Verify that catalog.yaml, entries, metadata, and aliases are all in agreement.

bind

bind(source_entry, *transforms, con=None)

Bind a source entry through one or more transform entries.

clone_from

clone_from(
    url,
    repo_path=None,
    check_consistency=True,
    annex=None,
    git_config=None,
    **remote_kwargs,
)

Clone a catalog repo and optionally init git-annex.

annex controls the backend:

  • None (default) — auto-detect. If the cloned repo has a git-annex branch, git-annex is initialised and the remote is enabled when credentials are available (embedded, env vars, or remote_kwargs). Otherwise falls back to plain git.
  • False — force plain git, even if the repo has a git-annex branch.
  • Any AnnexConfig instance — git-annex is initialised and the remote is enabled if remote.log has a special remote configured.

Content is not fetched eagerly; it is retrieved on demand when entry.expr is accessed (via fetch_content).

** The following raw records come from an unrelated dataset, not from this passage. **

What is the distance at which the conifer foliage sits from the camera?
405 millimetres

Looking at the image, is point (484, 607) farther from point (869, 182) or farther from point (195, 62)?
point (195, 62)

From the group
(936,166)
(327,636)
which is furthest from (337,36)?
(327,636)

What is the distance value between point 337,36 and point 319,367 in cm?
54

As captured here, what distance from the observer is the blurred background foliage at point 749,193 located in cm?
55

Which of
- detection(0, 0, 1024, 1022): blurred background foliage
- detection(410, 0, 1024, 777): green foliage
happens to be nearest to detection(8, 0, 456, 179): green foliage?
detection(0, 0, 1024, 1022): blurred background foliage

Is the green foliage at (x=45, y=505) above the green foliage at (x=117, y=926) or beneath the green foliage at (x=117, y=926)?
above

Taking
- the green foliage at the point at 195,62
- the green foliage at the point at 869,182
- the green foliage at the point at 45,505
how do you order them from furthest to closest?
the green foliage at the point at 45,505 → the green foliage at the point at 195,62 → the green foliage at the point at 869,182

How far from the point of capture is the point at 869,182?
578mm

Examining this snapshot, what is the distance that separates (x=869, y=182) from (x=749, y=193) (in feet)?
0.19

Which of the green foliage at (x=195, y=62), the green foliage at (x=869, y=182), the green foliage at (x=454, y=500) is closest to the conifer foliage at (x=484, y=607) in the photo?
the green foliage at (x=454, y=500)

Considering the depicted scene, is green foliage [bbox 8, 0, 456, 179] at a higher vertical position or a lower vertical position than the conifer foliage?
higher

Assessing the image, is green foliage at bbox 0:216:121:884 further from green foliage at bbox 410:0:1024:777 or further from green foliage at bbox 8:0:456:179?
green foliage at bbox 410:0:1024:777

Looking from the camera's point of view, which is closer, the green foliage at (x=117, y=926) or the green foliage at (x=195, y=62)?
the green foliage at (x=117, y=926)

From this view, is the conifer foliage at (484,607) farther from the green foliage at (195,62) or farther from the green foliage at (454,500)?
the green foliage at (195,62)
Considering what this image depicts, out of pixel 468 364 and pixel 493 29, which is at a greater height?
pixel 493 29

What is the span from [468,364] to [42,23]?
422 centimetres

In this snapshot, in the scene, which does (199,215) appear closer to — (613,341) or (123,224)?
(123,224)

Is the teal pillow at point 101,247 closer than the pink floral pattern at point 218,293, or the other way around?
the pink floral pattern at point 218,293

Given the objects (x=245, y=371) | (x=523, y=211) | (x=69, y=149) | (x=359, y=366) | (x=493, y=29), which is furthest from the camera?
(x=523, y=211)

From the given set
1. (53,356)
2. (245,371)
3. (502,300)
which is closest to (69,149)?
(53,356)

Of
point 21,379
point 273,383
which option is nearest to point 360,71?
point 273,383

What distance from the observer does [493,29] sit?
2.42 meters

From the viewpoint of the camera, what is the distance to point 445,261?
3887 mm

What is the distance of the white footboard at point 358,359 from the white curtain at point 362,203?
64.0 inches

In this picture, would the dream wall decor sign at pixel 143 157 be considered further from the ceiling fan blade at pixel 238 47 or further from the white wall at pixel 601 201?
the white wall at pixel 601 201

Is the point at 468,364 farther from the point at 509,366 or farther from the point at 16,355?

For S3 remotes without embedded credentials, the caller can supply credentials via remote_kwargs or environment variables (XORQ_CATALOG_S3_*).

Use git_config to set repo-local git config before annex init (e.g. {"annex.security.allowed-ip-addresses": "all"}).

contains

contains(name)

Return True if an entry with name exists in the catalog.

embed_readonly

embed_readonly(readonly_config)

Embed read-only credentials into the git-annex branch.

Verifies that readonly_config cannot write to the bucket, then sets embedcreds=yes and writes the config to remote.log.

Raises ValueError if the credentials have write access.

fetch

fetch()

Fetch from all git remotes (excludes annex-only special remotes).

fetch_entries

fetch_entries(*entries)

Fetch annex content for the given entries in a single operation.

Each element can be a CatalogEntry or a string (entry name). No-op for plain-git backends.

get_catalog_entry

get_catalog_entry(name, maybe_alias=False)

Look up a CatalogEntry by name. Raises if not found.

get_zip

get_zip(name, dir_path=None)

Export an entry’s archive to dir_path (default: cwd). Returns the output path.

list

list()

Return the list of entry names in the catalog.

list_aliases

list_aliases()

Return the list of alias names in the catalog.

load

load(name_or_alias, con=None)

Return a tagged RemoteTable expression for a catalog entry (by hash or alias).

pull

pull()

Pull from all git remotes.

push

push()

Push to all git remotes after verifying consistency.

remove

remove(name, sync=True)

Remove an entry (and its aliases) from the catalog by name.

set_remote_config

set_remote_config(remote_config)

Update the git-annex special remote configuration.

Calls enableremote to write the config to remote.log on the git-annex branch. Use catalog.remote_config to read it back.

sync

sync()

Pull then push — shorthand for a full round-trip synchronization.